→ **ASSIGNMENT**: Gather every line below where "species" appears.

_ _ _ _

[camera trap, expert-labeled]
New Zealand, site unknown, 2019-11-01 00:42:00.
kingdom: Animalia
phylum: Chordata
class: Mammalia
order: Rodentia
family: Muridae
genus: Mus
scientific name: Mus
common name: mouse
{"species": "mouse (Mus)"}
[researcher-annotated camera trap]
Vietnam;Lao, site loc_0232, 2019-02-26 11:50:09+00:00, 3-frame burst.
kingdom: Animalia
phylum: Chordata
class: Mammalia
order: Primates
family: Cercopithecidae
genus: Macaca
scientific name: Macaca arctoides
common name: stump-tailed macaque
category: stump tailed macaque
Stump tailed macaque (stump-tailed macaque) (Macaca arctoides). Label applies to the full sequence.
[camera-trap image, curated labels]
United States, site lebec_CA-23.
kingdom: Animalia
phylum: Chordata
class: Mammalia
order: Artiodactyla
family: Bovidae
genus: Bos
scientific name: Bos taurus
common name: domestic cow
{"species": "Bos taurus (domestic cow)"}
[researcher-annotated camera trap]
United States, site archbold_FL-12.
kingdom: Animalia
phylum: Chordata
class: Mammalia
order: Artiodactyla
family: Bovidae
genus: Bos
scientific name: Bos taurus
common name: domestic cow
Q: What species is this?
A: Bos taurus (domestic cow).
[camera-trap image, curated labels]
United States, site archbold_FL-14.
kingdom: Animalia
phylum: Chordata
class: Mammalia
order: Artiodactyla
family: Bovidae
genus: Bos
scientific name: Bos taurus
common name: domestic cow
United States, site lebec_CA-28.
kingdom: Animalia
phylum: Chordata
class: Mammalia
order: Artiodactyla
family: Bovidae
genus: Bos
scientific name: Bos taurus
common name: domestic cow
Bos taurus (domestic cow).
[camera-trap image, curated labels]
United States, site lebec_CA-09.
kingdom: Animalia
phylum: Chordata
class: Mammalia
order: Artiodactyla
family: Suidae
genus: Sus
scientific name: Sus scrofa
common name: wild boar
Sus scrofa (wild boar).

_ _ _ _

→ **RESPONSE**:
{"species": "mouse (Mus)"}
{"species": "Bos taurus (domestic cow)"}
Q: What species is this?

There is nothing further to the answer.